Question

If \( a_1, a_2, a_3, \dots \) are the terms of an increasing geometric progression such that \[ a_1 + a_3 + a_5 = 21, \quad a_1a_3a_5 = 64 \] then \[ a_1 + a_2 + a_3 \] is

• A. 5
• B. 7
• C. 10
• D. 15

Hint:

For geometric progressions, always use the ratio of terms to express terms in terms of a single variable and simplify accordingly.

Answer 1

The Correct Option is B

To solve this problem, we must first understand the properties of a geometric progression. Given is a sequence \(a_1, a_2, a_3, \dots\) which is an increasing geometric progression.

We know two conditions:

1. \(a_1 + a_3 + a_5 = 21\)
2. \(a_1a_3a_5 = 64\)

For a geometric progression, each term can be expressed in terms of the first term \(a_1\) and the common ratio \(r\). Thus:

• \(a_2 = a_1 r\)
• \(a_3 = a_1 r^2\)
• \(a_5 = a_1 r^4\)

Now, substituting these into the equation:

1. \(a_1 + a_3 + a_5 = 21\)
   • \(a_1 + a_1 r^2 + a_1 r^4 = 21\)
   • \(a_1 (1 + r^2 + r^4) = 21\)
2. \(a_1 a_3 a_5 = 64\)
   • \(a_1 \cdot a_1 r^2 \cdot a_1 r^4 = 64\)
   • \(a_1^3 r^6 = 64\)

From the equation \(a_1^3 r^6 = 64\), we can solve for \(a_1\) and \(r\):

• \(a_1^3 (r^6) = 64\)
• Taking the cube root of both sides: \(a_1 r^2 = 4\)

Substitute \(r^2 = \frac{4}{a_1}\) into the equation \(a_1(1 + r^2 + r^4) = 21\):

1. \(1 + \frac{4}{a_1} + \frac{16}{a_1^2} = \frac{21}{a_1}\)
2. Multiplying through by \(a_1^2\) to eliminate the fractions gives:
3. \(a_1^2 + 4a_1 + 16 = 21a_1\)
4. Rearrange to form a quadratic equation:
5. \(a_1^2 - 17a_1 + 16 = 0\)

Use the quadratic formula to solve for \(a_1\):

\(a_1 = \frac{-b \pm \sqrt{b^2 - 4ac}}{2a}\) where \(a = 1\), \(b = -17\), and \(c = 16\).

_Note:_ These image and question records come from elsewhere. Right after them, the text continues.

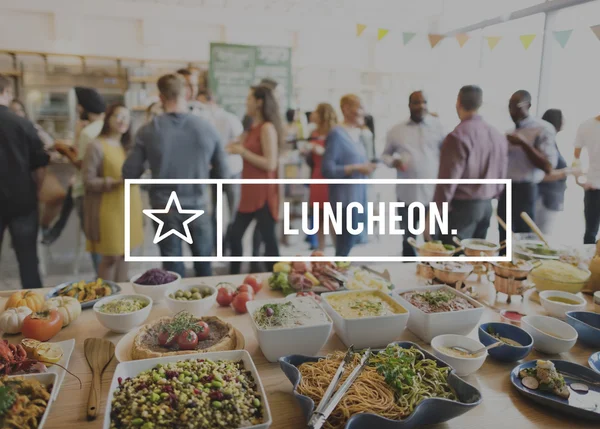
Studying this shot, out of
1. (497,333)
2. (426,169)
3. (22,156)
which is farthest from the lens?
(426,169)

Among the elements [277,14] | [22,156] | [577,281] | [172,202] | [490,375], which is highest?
[277,14]

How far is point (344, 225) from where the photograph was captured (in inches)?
128

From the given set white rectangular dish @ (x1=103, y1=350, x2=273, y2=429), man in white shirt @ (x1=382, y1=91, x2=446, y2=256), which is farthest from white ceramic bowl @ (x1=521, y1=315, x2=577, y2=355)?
man in white shirt @ (x1=382, y1=91, x2=446, y2=256)

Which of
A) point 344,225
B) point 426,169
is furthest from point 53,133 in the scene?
point 426,169

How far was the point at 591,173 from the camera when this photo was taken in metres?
2.70

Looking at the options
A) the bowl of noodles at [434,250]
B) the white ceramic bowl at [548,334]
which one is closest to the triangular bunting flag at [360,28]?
the bowl of noodles at [434,250]

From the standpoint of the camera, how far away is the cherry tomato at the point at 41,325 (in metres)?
1.20

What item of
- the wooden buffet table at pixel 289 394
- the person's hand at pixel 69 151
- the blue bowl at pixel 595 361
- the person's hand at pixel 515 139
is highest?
the person's hand at pixel 515 139

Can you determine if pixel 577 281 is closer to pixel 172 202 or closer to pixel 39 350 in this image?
pixel 39 350

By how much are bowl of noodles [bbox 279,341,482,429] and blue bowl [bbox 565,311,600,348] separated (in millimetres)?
552

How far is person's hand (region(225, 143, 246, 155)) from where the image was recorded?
296 cm

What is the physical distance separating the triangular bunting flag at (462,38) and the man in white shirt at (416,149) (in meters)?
0.39

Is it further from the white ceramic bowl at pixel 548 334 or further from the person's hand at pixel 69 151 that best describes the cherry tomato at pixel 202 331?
the person's hand at pixel 69 151

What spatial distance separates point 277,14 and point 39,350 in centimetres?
295
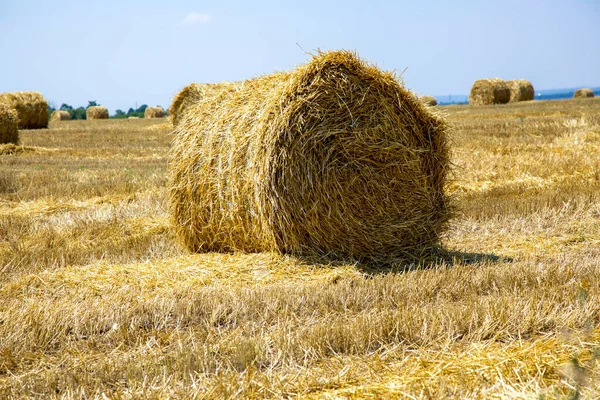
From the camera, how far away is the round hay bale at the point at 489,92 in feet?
113

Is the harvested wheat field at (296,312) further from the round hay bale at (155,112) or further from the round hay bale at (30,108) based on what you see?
the round hay bale at (155,112)

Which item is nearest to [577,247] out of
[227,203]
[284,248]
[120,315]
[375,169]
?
[375,169]

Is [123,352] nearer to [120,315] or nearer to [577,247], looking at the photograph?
[120,315]

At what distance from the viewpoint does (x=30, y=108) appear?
86.3 ft

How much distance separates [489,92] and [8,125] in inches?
975

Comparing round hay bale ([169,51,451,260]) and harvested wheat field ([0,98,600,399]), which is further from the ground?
round hay bale ([169,51,451,260])

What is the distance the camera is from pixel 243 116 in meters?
6.20

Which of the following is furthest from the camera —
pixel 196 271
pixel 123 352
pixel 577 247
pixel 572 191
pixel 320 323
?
pixel 572 191

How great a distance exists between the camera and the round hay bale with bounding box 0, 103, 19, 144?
55.4 ft

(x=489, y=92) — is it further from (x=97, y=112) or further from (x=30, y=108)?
(x=97, y=112)

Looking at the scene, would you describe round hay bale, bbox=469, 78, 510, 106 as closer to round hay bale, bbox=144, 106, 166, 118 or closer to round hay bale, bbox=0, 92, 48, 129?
round hay bale, bbox=144, 106, 166, 118

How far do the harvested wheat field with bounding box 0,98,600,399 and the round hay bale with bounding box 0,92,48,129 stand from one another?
1909 centimetres

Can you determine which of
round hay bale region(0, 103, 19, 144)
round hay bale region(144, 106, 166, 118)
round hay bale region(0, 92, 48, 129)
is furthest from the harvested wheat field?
round hay bale region(144, 106, 166, 118)

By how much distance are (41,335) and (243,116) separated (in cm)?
296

• \(a_1 = \frac{17 \pm \sqrt{289 - 64}}{2}\)
• \(a_1 = \frac{17 \pm \sqrt{225}}{2}\)
• \(a_1 = \frac{17 \pm 15}{2}\)

The two potential solutions for \(a_1\) are:

• \(a_1 = \frac{32}{2} = 16\)
• \(a_1 = \frac{2}{2} = 1\)

Since \((a_1 = 16)\) would make the sequence constant (which contradicts being increasing), we select \(a_1 = 1\). With \(a_1 = 1\), and we already derived \(a_1r^2 = 4\); so \(r^2 = 4\), giving \(r = 2\).

Now calculate \(a_1 + a_2 + a_3\):

• \(a_1 = 1\), \(a_2 = 2\), \(a_3 = 4\).
• Thus, \(a_1 + a_2 + a_3 = 1 + 2 + 4 = 7\).

Therefore, the sum \(a_1 + a_2 + a_3\) is 7.